The PM said her government has been taking various steps to improve the life of future generations.
Due to geographical location, Bangladesh is regularly facing natural disasters including floods, droughts, tidal surges, cyclones, river erosion, salinity and landslides, she said.
Bangladesh is one of the worst victims of the brunt of climate change, but the country, in no way, is responsible for it, said Hasina.
"Bangladesh is to face the blow of climate change," she said, adding that her government has taken various steps -short-term, medium-term and long-term -- keeping it in mind.
The PM said her government is moving ahead with far-reaching plans to make Bangladesh more secure and sustainable, to achieve the economic prosperity of the country.
"We've been implementing various plans to protect our people from the fallout of climate changes and fulfil their basic rights including rights to food, shelter, education, healthcare and employment," she said.
She said Father of the Nation Bangabandhu Sheikh Mujibur Rahman enacted the Territorial Waters and Maritime Zones Act in 1974, but the United Nations Convention on the Law of the Sea was adopted in 1982.
Following his assassination in 1975, the subsequent governments had taken no initiative in the next 21 years to establish the rights of Bangladesh overseas, said Hasina, also the eldest daughter of Bangabandhu.
When Awami League formed the government again in 1996, it signed a 30-year Ganges water sharing treaty with India in 1997 and achieved food autarky in 1998, she said.
Her government also started working on the settlement of maritime disputes with neighbouring countries - India and Myanmar in order to establish Bangladesh's right to maritime resources and ratified the UNCLOS (UN Commission to the Limits of Continental Shelf) Convention in 2001.
Assuming power again in 2009, her government settled the maritime boundary disputes with Myanmar and India, keeping the friendly relations with the two neighbouring countries.

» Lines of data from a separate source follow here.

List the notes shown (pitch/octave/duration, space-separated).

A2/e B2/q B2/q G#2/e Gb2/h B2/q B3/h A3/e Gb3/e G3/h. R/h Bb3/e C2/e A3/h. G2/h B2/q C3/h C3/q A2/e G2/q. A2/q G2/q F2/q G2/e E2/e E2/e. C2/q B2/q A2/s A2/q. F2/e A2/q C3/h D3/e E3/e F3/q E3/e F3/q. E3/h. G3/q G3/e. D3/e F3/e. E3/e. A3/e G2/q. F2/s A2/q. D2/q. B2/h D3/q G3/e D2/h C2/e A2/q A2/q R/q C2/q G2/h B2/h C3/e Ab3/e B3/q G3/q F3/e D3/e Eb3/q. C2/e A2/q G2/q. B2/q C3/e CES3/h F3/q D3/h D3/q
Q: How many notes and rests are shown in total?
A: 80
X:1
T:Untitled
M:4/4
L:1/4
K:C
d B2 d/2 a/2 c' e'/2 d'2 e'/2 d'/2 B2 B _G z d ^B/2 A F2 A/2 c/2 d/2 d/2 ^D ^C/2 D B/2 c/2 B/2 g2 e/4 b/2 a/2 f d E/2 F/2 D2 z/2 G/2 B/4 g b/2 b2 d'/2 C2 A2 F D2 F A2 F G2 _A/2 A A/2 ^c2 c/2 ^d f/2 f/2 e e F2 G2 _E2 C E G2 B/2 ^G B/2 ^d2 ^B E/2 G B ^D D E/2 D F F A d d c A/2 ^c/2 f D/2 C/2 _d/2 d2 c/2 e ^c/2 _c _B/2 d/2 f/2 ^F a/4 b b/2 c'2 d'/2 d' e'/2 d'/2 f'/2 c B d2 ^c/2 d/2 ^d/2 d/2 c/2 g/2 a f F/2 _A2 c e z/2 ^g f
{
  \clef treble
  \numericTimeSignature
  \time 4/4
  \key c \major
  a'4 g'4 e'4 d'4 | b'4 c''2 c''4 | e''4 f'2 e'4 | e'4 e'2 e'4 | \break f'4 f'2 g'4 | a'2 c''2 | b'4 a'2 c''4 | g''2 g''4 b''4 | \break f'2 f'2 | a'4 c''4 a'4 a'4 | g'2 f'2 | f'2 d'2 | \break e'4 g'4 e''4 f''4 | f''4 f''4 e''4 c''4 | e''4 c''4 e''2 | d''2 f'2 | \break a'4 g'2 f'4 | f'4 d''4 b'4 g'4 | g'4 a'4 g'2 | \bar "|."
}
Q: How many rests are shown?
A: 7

Thus Bangladesh achieved a vast sea area, she added.
Focusing on her government's successes, Hasina said now the per capita income has risen to USD2,824 , the GDP growth rate has reached 7.25 per cent and 100 per cent of people have been brought under electricity coverage.
"We have been able to keep rolling the wheels of the economy using the advantages of the digital system and for which we're advancing," she said.
The premier said the world now faces an economic meltdown resulting from the Covid-19 pandemic and the war. Despite the fact, her government is making efforts to ease public sufferings, she added.
The General Economics Division of the Bangladesh Planning Commission and the Embassy of the Netherlands in Bangladesh jointly arranged the conference.
Agriculture Minister Mohammad Abdur Razzaque, State Minister for Water Resources Zaheed Farooque, State Minister for Planning Shamsul Alam and Dutch Ambassador in Bangladesh Anne Gerard van Leeuwen also spoke at the function.